» List of tasks
[1] Write out everything from "Then Kenny - himself" down to "off Interstate 75." in the article below about the traveling Vietnam memorial wall.
[2] Resume the news article about the Vietnam Veterans Memorial Wall replica's stop in Franklin, starting right after its final sentence.

» Text shown

------------------------------------------------

FRANKLIN - As he read his dead brother's name, Kenny Day's glistening tears quickly became part of his mirrored reflection in the dark surface of the traveling replica of the Vietnam Veterans Memorial Wall.

His older brother, Keith, was a 21-year-old U.S. Army soldier killed in a 1969 rocket attack. When Kenny saw Keith's name Friday among the 58,453 names on the 370-foot-long replica wall, the Miamisburg, Ohio, man was visibly shaken.

Then Kenny - himself an Army veteran - gathered his composure and reflected on what he hopes the memorial will teach younger generations about the Vietnam War.

"I hope they learn that there are - and hopefully always will be - people who are willing to give their lives for our way of life," Day said.

Organizers predict that more than 50,000 visitors, many with memories as powerful as Day's, will travel from all over the Midwest to visit the dramatic war memorial during its stop in Franklin, a city in northern Warren County just off Interstate 75.

This is the only planned exhibition of the wall currently scheduled in Ohio through 2009, and one of more than two dozen stops nationwide this year. The wall will be displayed until 8 a.m. Monday.

Marine veteran Bob Gansheimer of Miamisburg served three tours of duty in Vietnam. He said he wished he didn't recognize so many names of his fallen comrades.

------------------------------------------------

» Provided data
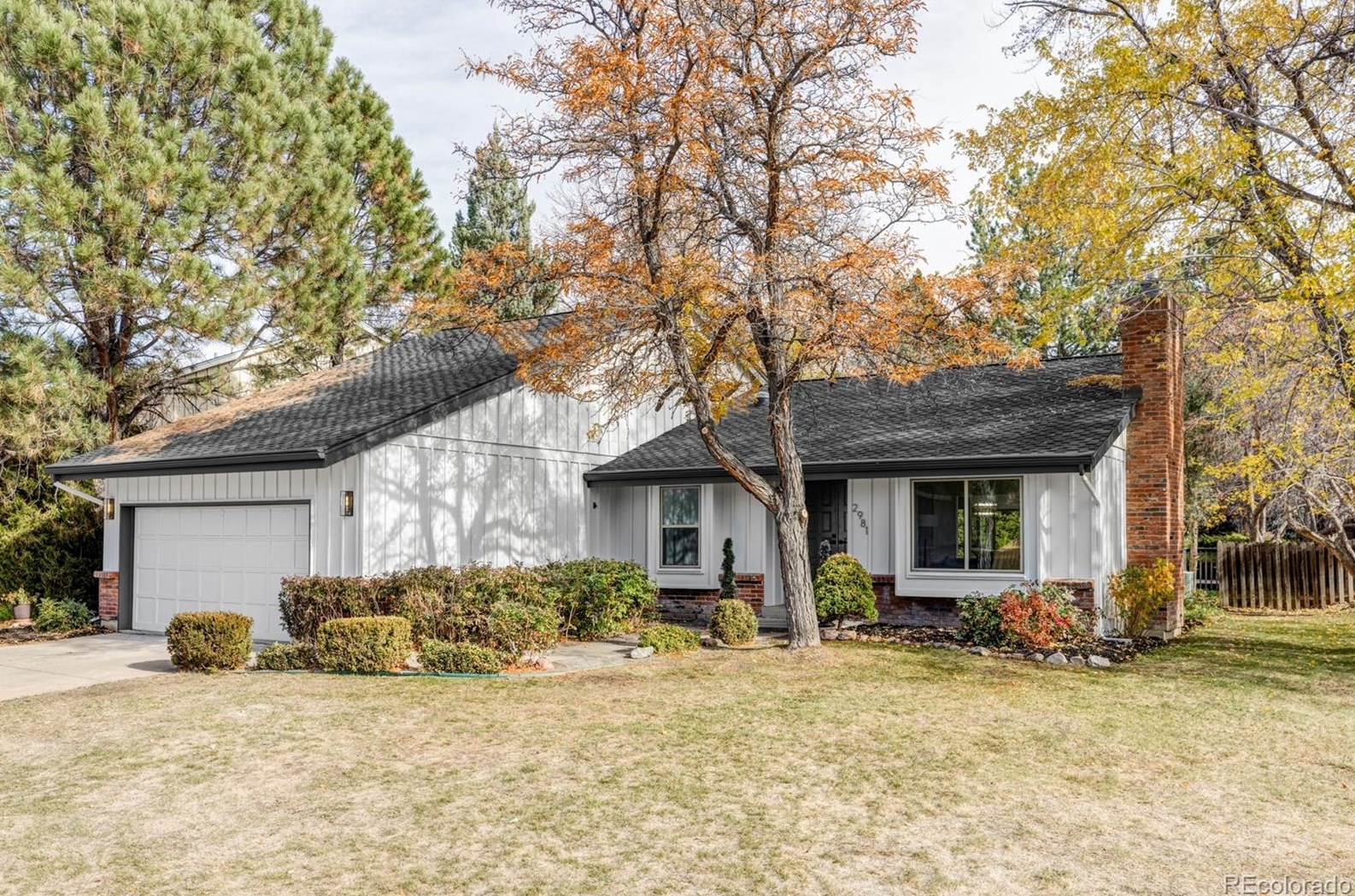 2981 Fremont Dr, Littleton CO  80122-1915 exterior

------------------------------------------------

» Results for each task
[1]
Then Kenny - himself an Army veteran - gathered his composure and reflected on what he hopes the memorial will teach younger generations about the Vietnam War.

"I hope they learn that there are - and hopefully always will be - people who are willing to give their lives for our way of life," Day said.

Organizers predict that more than 50,000 visitors, many with memories as powerful as Day's, will travel from all over the Midwest to visit the dramatic war memorial during its stop in Franklin, a city in northern Warren County just off Interstate 75.

[2]
The 69-year-old clasped his Marine name tags around his neck and said: "I've had some buddies that didn't come back home. I was one of the lucky ones."

Standing beneath a 60-by-40-foot American flag unfurled from a three-story-high crane, Gansheimer said "the price of freedom can be seen on this wall."

Emotions always follow the traveling memorial, which is composed of faux granite and is about 80 percent the size of the one in Washington, D.C. Moving the wall takes a lot of work, but families deeply appreciate seeing it, said Robert Huston, an exhibition staffer and Air Force veteran who served in Vietnam.

Chris Lawson of Carlisle has no direct family connection to the Vietnam War. But she brought her four children - ages 3 through 12 - because "it's something that needs to be appreciated by everyone because it really puts things in perspective.

"They did this all so tastefully and it's really fantastic," she said.